Hezbollah: The Voice of Its Master
©This is Beirut

Hezbollah and its weapons, a never-ending tale. Same story, on repeat. Giving up the arsenal? Never. Without it, there is no arbitrary power, no rent to collect. And like any loyal client, Hezbollah clings to its dealer: Iran.

Each time an Iranian leader takes the stage or embarks on a “diplomatic” tour, the pattern is predictable. Days later, Hezbollah’s secretary-general surfaces from his secure bunker to deliver another speech, louder, more threatening and emptier than the last. Tehran speaks in Persian, the echo rolls through Beirut in Arabic.

Behind the noise, the maneuver is crystal clear. Iran is laying the groundwork for a new negotiation with Washington over its nuclear program, while the specter of a European “snapback” looms in the coming days. This mechanism could reinstate the sanctions from the 2015 deal, a move that could push Iran’s economy to the brink. To save its regime, Tehran plays its trump card: regional chaos.

The message is blunt: “Undermine our interests, and we will unravel the Middle East’s fragile balance.” It is pure blackmail, with Hezbollah as its prime exhibit.

Recent events have made the reality unmistakably clear. On Monday, as a US delegation of envoys and senators arrived in Beirut to reaffirm their support for the Lebanese government’s decision to disarm militias and restore the army’s monopoly on weapons, Hezbollah’s secretary-general greeted them with a threatening speech, running completely counter to the state’s aspirations. The message was stark and contemptuous: the government may make promises, but the militia holds real power, and no one is capable of disarming it.

Like the Houthis in Yemen or the militias in Iraq, Hezbollah has received its instructions: raise the volume, multiply threats, fire a few rockets from Yemen if needed, even if it means enduring 50 Israeli airstrikes in retaliation, as took place last weekend in Sanaa. Anything goes to remind the West that the key to regional stability lies in Tehran.

In reality, it is all smoke and mirrors.

Yet, the morbid show must go on. Not a week passes without a recorded message from Hezbollah’s secretary-general being broadcast, set against a neutral, red or blue background so that his location remains undisclosed. After the deaths of its top leaders, Hezbollah is right about one thing: paranoia is key. The leaders of the pro-Iranian militia now communicate only through scraps of paper, scribbled and exchanged under the table. Every other channel has been infiltrated by the Israelis.

Meanwhile, Lebanon struggles to free itself from these ties, held hostage by a militia that confuses resistance with submission.

One fact remains: as long as the Iranian regime survives, Hezbollah will endure. But the regime is a powder keg – Persians, Azeris, Kurds, Arabs, Baloch – a fracturing mosaic, an Islamic Republic that is a republic in name only.

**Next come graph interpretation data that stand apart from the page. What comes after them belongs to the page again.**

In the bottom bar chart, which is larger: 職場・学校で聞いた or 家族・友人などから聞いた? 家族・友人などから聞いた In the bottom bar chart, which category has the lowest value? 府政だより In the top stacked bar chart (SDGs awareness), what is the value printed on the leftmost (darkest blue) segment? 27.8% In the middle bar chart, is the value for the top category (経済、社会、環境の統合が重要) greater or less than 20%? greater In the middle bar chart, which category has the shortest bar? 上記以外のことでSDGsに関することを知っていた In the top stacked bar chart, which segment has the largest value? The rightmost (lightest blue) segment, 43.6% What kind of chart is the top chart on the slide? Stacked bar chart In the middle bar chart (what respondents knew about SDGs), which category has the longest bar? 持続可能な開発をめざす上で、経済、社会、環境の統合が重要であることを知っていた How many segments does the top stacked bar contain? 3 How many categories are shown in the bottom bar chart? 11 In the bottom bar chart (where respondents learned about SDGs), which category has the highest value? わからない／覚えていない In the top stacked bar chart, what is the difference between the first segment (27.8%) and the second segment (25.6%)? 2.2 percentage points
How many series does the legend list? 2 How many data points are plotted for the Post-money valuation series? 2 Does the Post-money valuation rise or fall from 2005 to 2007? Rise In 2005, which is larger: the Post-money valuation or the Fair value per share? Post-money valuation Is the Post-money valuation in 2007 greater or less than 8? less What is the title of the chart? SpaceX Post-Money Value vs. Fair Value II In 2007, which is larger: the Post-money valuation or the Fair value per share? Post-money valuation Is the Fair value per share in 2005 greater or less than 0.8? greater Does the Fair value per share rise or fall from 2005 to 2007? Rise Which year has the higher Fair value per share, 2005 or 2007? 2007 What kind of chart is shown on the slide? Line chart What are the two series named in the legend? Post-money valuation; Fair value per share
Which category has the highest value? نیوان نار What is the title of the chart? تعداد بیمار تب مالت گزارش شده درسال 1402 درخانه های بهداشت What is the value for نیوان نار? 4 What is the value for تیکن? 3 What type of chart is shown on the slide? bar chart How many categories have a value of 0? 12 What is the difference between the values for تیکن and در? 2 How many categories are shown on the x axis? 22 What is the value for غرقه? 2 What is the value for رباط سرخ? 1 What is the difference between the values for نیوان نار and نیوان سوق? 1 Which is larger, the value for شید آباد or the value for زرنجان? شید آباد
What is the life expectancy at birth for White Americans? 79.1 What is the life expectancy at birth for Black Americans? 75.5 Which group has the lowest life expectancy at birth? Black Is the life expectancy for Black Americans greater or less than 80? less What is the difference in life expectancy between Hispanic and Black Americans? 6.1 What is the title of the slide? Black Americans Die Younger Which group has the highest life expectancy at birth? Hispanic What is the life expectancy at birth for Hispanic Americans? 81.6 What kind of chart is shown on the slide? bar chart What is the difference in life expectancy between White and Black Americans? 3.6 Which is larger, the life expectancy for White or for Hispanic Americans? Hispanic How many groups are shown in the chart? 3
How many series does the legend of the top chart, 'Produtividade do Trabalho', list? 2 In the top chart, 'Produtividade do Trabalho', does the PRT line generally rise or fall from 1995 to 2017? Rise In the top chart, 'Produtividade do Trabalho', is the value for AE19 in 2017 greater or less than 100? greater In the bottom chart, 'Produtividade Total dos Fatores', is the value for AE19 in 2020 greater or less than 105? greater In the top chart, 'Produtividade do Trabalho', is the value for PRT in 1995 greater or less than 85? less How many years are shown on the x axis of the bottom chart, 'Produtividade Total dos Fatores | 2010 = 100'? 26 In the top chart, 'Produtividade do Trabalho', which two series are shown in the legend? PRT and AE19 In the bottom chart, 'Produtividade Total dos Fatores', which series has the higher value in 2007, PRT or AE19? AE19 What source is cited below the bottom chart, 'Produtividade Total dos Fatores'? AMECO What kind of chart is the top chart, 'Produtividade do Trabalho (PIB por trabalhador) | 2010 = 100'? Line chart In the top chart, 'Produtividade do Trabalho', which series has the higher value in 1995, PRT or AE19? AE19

For now, regional powers are reluctant to confront the regime’s collapse, lacking any viable alternative. The Gulf states fear a fragmented Iran that could send millions of Shia refugees flooding their borders. Meanwhile, Turkey has little appetite for managing 12 million Iranian Kurds. Faced with this scenario, Ankara opts for the status quo rather than risk cross-border chaos.

The day this house of cards collapses, Hezbollah will lose its lifeline. Only then will Lebanon be able to breathe. For now, we are left with Tehran’s copy-and-paste speeches and the warlike posturing of its local proxy. By hiding behind curtains and scribbling messages, Hezbollah looks less like a regional player and more like a purring machine for Tehran, noisy but ultimately useless.

As Albert Camus said, “The absurd is continuing when everything cries failure.” Welcome to absurdia.